FREEMAN UNITED COAL MINING COMPANY, Petitioner, v. Diana M. HUNTER, Benefits Review Board, et al., Respondents.

No. 94-3876.

Decided: May 02, 1996

Before FLAUM, KANNE, and ROVNER, Circuit Judges. Kathryn S. Matkov, Karin T. O'Connell (argued), Gould & Ratner, Chicago, IL, for petitioner. Thomas O. Shepherd, Jr.,Benefits Review Bd., Executive Counsel, Clerk of the Bd., Washington, DC, Donald S. Shire, Dept. of Labor, Office of the Solicitor, Washington, DC, for Benefits Review Bd. John H. Secaras, Dept. of Labor, Chicago, IL, Thomas S. Williamson, Jr., Dept. of Labor, Washington, DC, for U.S. Dept. of Labor. Harold B. Cully (argued), Cully & Wissore, Raleigh, IL, for Diana M. Hunter.

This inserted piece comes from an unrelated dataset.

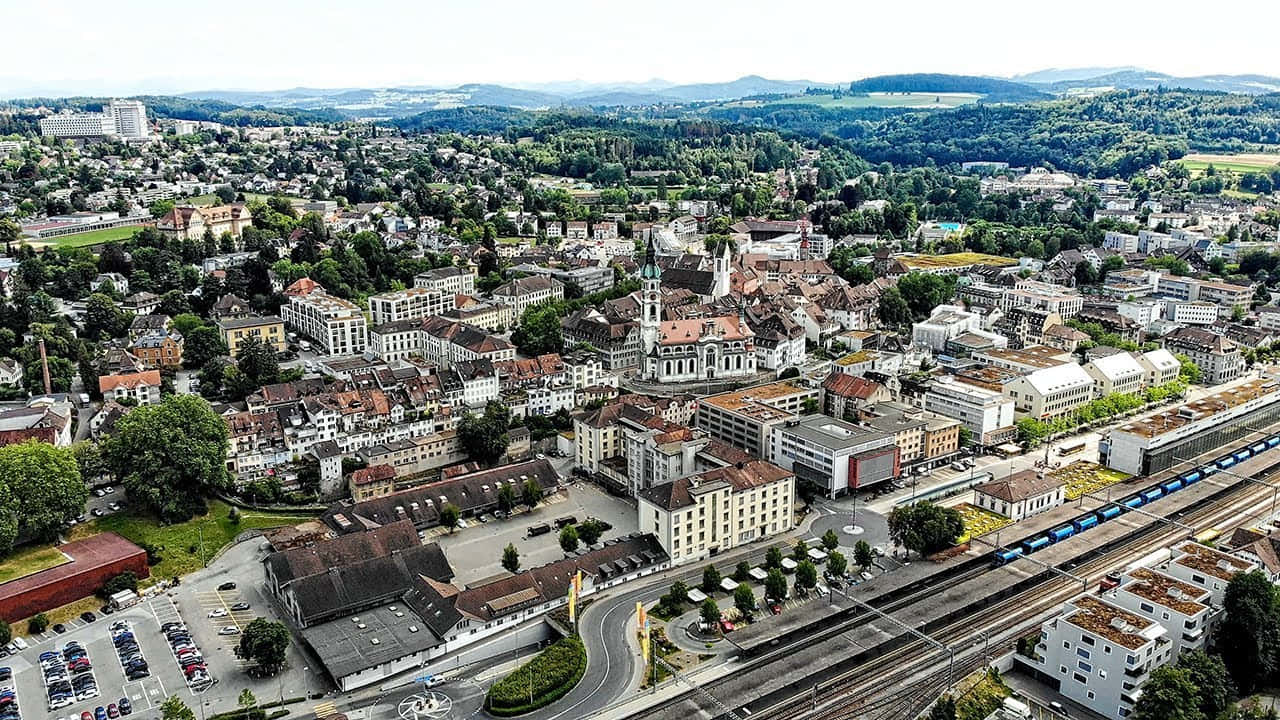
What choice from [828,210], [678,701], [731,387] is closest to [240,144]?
[828,210]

Ida Castro, Dept. of Labor, Appellate Litigation, Washington, DC, Patricia M. Nece, Dorothy L. Page, Dept. of Labor, Office of the Solicitor, Washington, DC, for Office of Workers' Compensation Programs.

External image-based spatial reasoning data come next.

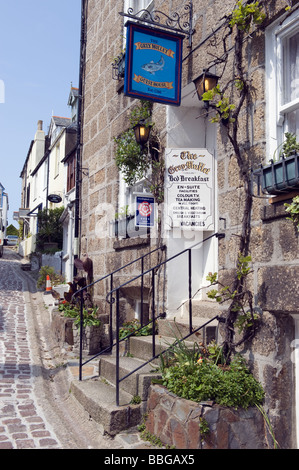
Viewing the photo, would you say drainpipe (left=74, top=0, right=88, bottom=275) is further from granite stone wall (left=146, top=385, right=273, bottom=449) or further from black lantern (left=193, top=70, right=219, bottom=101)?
granite stone wall (left=146, top=385, right=273, bottom=449)

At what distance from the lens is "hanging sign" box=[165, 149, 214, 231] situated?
5.41m

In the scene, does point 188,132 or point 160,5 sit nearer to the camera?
point 188,132

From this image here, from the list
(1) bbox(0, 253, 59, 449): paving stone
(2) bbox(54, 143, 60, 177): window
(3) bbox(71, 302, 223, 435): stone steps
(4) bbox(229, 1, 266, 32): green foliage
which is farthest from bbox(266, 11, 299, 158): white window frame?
(2) bbox(54, 143, 60, 177): window

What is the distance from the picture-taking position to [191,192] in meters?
5.42

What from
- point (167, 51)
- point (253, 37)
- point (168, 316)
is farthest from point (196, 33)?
point (168, 316)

Thomas Hunter, Jr., died in 1973 after working for nineteen years as a coal miner.   An administrative law judge ordered Freeman United Coal Mining Company to pay black lung benefits to his widow Marjorie Hunter (who died in 1992) and their disabled daughter, Diana Hunter.   The Benefits Review Board affirmed the award.   Freeman seeks review of the Board's decision, contending that it presented sufficient evidence to rebut the interim presumptions that Hunter was totally disabled due to pneumoconiosis (commonly known as black lung disease) at the time of his death and that his death was due at least in part to pneumoconiosis.   We do not agree that Freeman rebutted the presumption that Mr. Hunter was totally disabled at the time of his death and on that basis we affirm the award of benefits.

I.

Thomas Hunter suffered a heart attack and died on December 26, 1973.   He was forty-six years old.   Prior to his death, Mr. Hunter had worked in Freeman's employ as a shuttlecar (or “shuttlebuggy”) operator in an underground coal mine.   Contending that pneumoconiosis contributed to her husband's death, Marjorie Hunter filed a claim for survivor's benefits under the Black Lung Benefits Act, 30 U.S.C. §§ 901 et seq.   In August 1980, the Department of Labor issued an initial finding of eligibility, which Freeman controverted.   The case was then assigned to an Administrative Law Judge for hearing.

Hunter's death certificate, signed by his physician, Dr. Bill R. Fulk, identified the cause of death as “acute myocardial infarction” resulting from arteriosclerotic cardiovascular disease, but pulmonary anthracosis and moderate emphysema were listed as additional significant conditions.   A report prepared by autopsy prosecutor Virgil R. Bleisch, M.D., likewise noted moderate pulmonary anthracosis without fibrosis, subpleural scarring indicative of healed granulomatous (inflammatory) disease, and moderate pulmonary emphysema.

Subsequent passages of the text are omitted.